Prof. Dr. Celal Şengör hakkında "dini değerleri aşağılama" iddiasına takipsizlik kararı!
Bir televizyon programında kullandığı sözler nedeniyle "halkın bir kesiminin benimsediği dini değerleri alenen aşağılama" suçundan hakkında soruşturma başlatılan Prof. Dr. Celal Şengör'ün dosyası takipsizlikle sonuçlandı.
İstanbul Cumhuriyet Başsavcılığı, Diyanet İşleri Başkanlığının suç duyurusu üzerine Şengör hakkında başlattığı soruşturmada, "kovuşturmaya yer yoktur" kararı verdi.
Somut olayda Şengör'ün mesleği de göz önüne alınarak program sırasında sarf edilen sözlerin bir bütün olarak değerlendirilmesi gerektiği bildirilen kararda, şüphelinin bir tarih bilimcisi olarak kişisel görüşlerini açıkladığı belirtildi.

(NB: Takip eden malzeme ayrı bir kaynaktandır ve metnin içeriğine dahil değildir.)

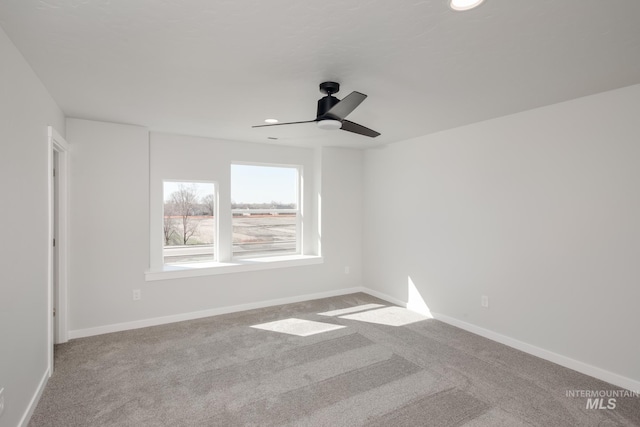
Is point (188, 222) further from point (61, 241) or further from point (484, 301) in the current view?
point (484, 301)

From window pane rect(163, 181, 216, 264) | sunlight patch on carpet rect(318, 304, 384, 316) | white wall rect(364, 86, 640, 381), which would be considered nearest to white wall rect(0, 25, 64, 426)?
window pane rect(163, 181, 216, 264)

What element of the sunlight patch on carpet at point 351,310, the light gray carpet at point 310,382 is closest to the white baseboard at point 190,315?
the light gray carpet at point 310,382

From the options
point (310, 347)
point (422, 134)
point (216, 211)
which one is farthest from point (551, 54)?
point (216, 211)

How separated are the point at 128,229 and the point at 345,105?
121 inches

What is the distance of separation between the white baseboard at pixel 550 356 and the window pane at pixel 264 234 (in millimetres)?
2505

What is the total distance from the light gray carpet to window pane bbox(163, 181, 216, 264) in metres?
1.10

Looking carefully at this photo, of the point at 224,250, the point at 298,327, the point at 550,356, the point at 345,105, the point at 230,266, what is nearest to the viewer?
the point at 345,105

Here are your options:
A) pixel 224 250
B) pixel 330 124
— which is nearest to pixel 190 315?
pixel 224 250

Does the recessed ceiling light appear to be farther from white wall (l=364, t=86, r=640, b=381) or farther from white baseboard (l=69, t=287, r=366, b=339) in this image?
white baseboard (l=69, t=287, r=366, b=339)

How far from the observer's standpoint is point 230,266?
4.41 m

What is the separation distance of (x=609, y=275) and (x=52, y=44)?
434cm

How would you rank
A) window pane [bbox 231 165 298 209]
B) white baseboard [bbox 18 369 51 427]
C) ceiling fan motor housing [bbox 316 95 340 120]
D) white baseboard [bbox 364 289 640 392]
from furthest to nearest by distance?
window pane [bbox 231 165 298 209] < white baseboard [bbox 364 289 640 392] < ceiling fan motor housing [bbox 316 95 340 120] < white baseboard [bbox 18 369 51 427]

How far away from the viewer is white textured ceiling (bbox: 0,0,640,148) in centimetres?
160

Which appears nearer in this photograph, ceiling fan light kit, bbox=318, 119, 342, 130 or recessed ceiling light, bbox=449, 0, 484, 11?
recessed ceiling light, bbox=449, 0, 484, 11
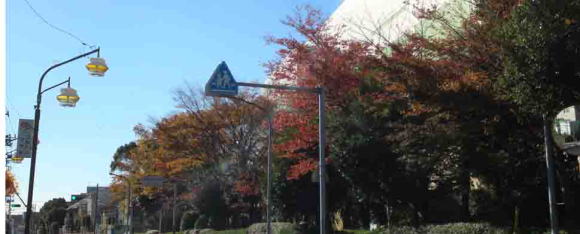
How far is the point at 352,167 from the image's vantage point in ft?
76.9

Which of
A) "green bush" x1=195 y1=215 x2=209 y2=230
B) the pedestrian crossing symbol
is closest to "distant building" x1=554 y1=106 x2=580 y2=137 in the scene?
the pedestrian crossing symbol

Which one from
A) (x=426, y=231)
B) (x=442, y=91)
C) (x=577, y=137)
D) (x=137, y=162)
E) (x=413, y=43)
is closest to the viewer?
(x=577, y=137)

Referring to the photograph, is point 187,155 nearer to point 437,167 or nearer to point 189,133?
point 189,133

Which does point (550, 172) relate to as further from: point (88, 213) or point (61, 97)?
point (88, 213)

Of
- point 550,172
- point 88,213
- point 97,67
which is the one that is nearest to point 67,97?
point 97,67

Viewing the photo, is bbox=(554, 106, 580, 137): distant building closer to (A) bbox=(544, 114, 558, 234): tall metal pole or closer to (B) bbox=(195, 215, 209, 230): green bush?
(A) bbox=(544, 114, 558, 234): tall metal pole

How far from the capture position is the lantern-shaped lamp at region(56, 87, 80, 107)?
57.3ft

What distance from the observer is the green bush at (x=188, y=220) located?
2167 inches

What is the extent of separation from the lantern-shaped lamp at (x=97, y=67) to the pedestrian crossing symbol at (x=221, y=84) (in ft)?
11.3

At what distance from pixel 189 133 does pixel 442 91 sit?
26028mm

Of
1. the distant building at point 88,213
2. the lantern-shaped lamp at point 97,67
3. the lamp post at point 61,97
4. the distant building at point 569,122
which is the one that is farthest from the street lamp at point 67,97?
the distant building at point 88,213

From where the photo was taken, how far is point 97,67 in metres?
16.8

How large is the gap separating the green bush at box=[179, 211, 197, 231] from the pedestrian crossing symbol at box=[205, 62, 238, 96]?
41.3m

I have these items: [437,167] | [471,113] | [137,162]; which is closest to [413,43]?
[471,113]
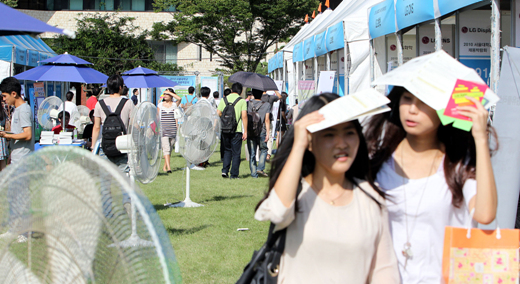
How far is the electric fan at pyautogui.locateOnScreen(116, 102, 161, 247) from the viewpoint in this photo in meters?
5.31

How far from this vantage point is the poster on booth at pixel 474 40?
665 cm

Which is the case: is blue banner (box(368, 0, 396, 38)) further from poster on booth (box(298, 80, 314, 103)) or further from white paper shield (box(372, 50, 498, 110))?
white paper shield (box(372, 50, 498, 110))

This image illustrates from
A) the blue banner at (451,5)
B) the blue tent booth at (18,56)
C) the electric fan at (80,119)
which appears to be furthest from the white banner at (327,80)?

Kararda, her ne kadar şüpheli hakkındaki şikayet dilekçelerinde "masal" kelimesinin aşağılayıcı bir söylem olduğu iddia edilmişse de şüphelinin soruşturmaya konu Hz. İbrahim ve Hz. Musa'nın yaşadığına dair bilimsel kanıt bulunmadığından mitolojik karakterler olduğunu vurgulamak adına "masal" ibaresini kullandığını ifadesinde açıkça belirttiği aktarıldı.
Mitolojinin, Türk Dil Kurumundaki tanımının da "Bir ulusa, bir dine, özellikle Yunan, Latin uygarlığına ait mitlerin, efsanelerin bütünü" olduğuna değinilen kararda şüphelinin, Müslümanların inandığı İslam dinine ya da peygamberlere yönelik hakaret suçu içeren bir söyleminin bulunmadığı, sadece kişisel görüşlerini ve tarihsel araştırmalara dayanan bilgileri açıkladığı vurgulandı.
Kararda, bu nedenle şüpheliye ait sözlerin dini değerleri aşağılayıcı nitelikte ve kamu barışını bozmaya elverişli olmadığı, bu bağlamda "halkın bir kesiminin benimsediği dini değerleri alenen aşağılama" suçunun unsurlarının oluşmadığı bildirildi.
Olayın geçmişi
İstanbul Cumhuriyet Başsavcılığınca 23 Mayıs'ta bir televizyon kanalındaki ifadeleri nedeniyle Diyanet İşleri Başkanlığının suç duyurusu üzerine Şengör hakkında "halkın bir kesiminin benimsediği dini değerleri alenen aşağılama" suçundan soruşturma başlatılmıştı.
İfadeye çağrılan Şengör, aralarında gazeteci Fatih Altaylı'nın da bulunduğu bir grup arkadaşı ve avukatıyla 6 Eylül'de İstanbul Adalet Sarayı'na gelmiş, ifadesinin ardından ayrılmıştı.